* **EXERCISE INSTRUCTIONS**: What should come back is the data below, word for word, minus any picture.

* **COLLECTED DATA**:
+ + +
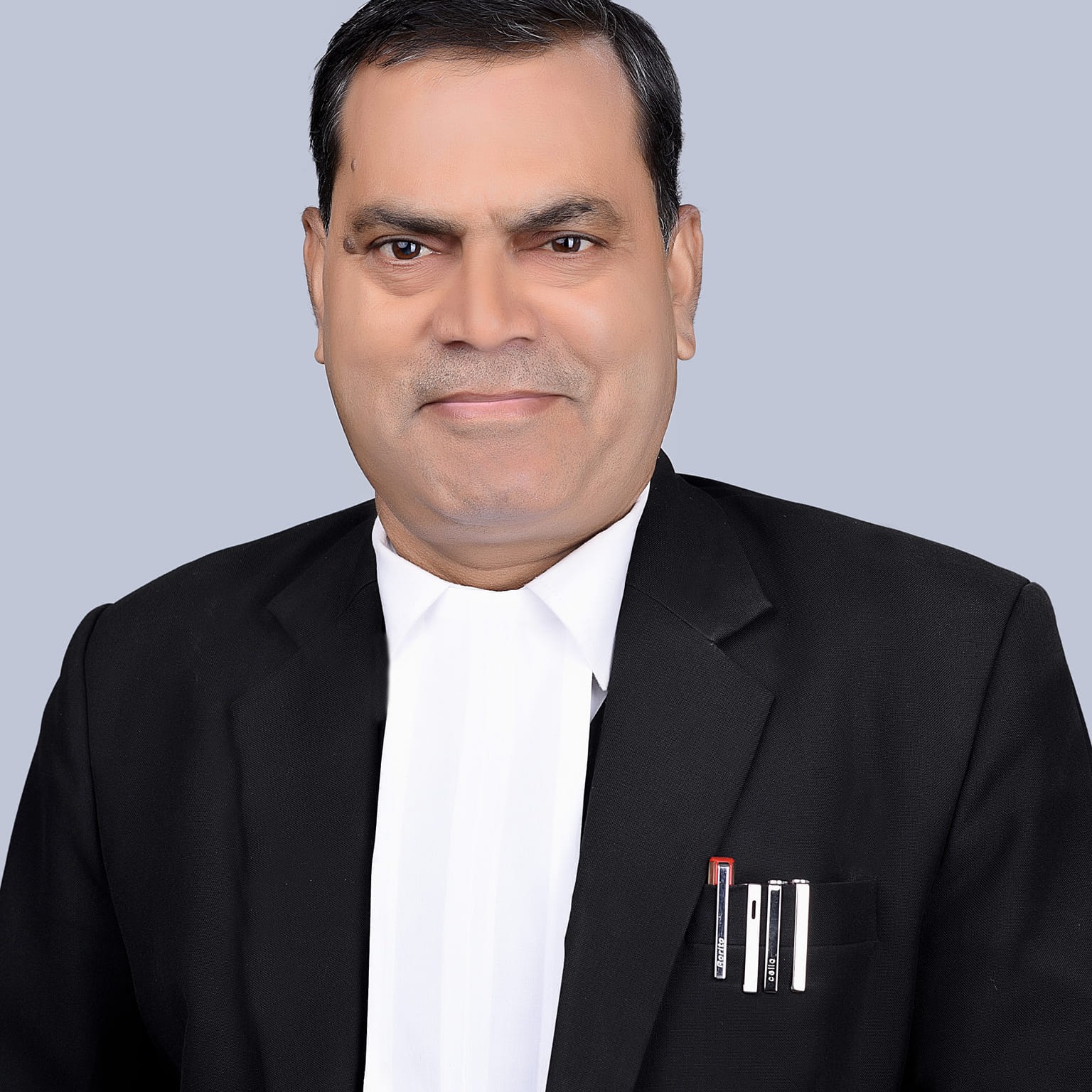 Kalpnath Rai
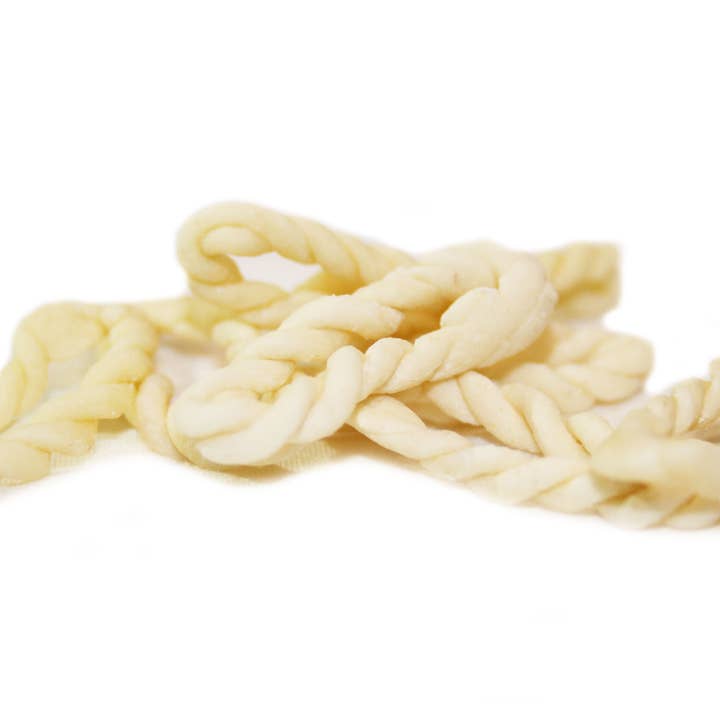 I CAGLIARITANI QUI SARDEGNA - Wholesale Pasta - Lorighittas of Morgongiori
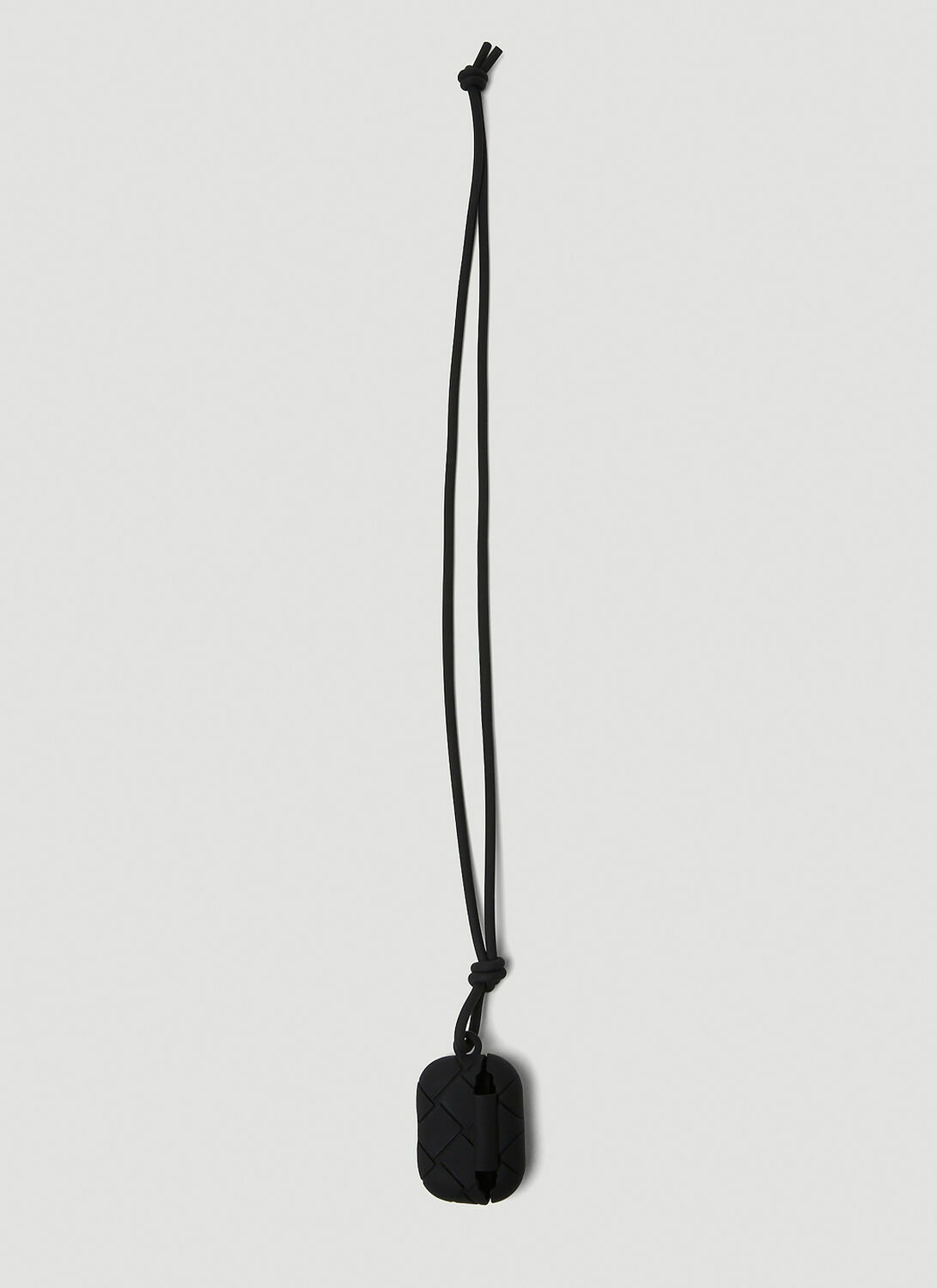 Bottega Veneta Intreccio Airpods Pro Case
+ + +
* **WRITTEN RESPONSE**:
 Kalpnath Rai
 I CAGLIARITANI QUI SARDEGNA - Wholesale Pasta - Lorighittas of Morgongiori
 Bottega Veneta Intreccio Airpods Pro Case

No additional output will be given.